Hi all,
I have a data set that is multiple rows of the form:
{
'game': 955,
'gamedetails.date': '2024-01-30',
'gamedetails.solution': 'expel',
'guesses': 5,
'id': 1,
'success': 1,
'user': 1,
'userdetails.fullname': 'Andrew Hawkins',
'userdetails.username': 'andy'
}
(the ‘guesses’ field will be either a number from 1-6, or ‘Fail’)
I want to generate a plot that looks like this:
The vertical bars represent the percentage of times each number of guesses appeared for each user based on the number of results they actually have (not all users have results for all games).

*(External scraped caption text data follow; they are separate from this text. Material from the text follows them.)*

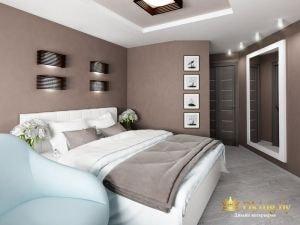 большая белая кожаная кровать, зеркало в полный рост в белой раме, двери темные, потолок белый, пол светло-серый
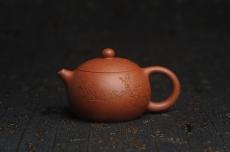 紫砂壶图片:油润降坡泥全手工小品西施壶 装饰喜上眉梢 特文气 - 宜兴紫砂壶网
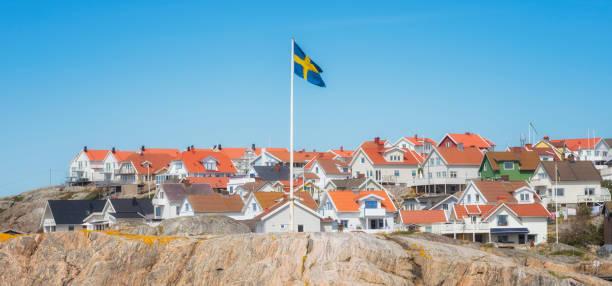 svenska island homes - bohuslän nature bildbanksfoton och bilder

I can get close using the following code:
fig = px.histogram(
results,
width=1920,
height=1080,
x="userdetails.username",
y="guesses",
color="guesses",
barmode="group",
orientation="v",
histnorm="percent",
category_orders={"guesses": ["1", "2", "3", "4", "5", "6", "Fail"]},
)
This give me this:
There are a couple of issues with this:
- The ordering of the bars for each user isn’t in the expected ‘1, 2, 3, 4, 5, 6 Fail’ order
- The percentages just don’t add up. For example, for ‘james’ the three tallest bars seem to be around 50, 35 and 20, which is already over 100%
Can anyone help me get the plot I’m trying to achieve?
Thanks
Andy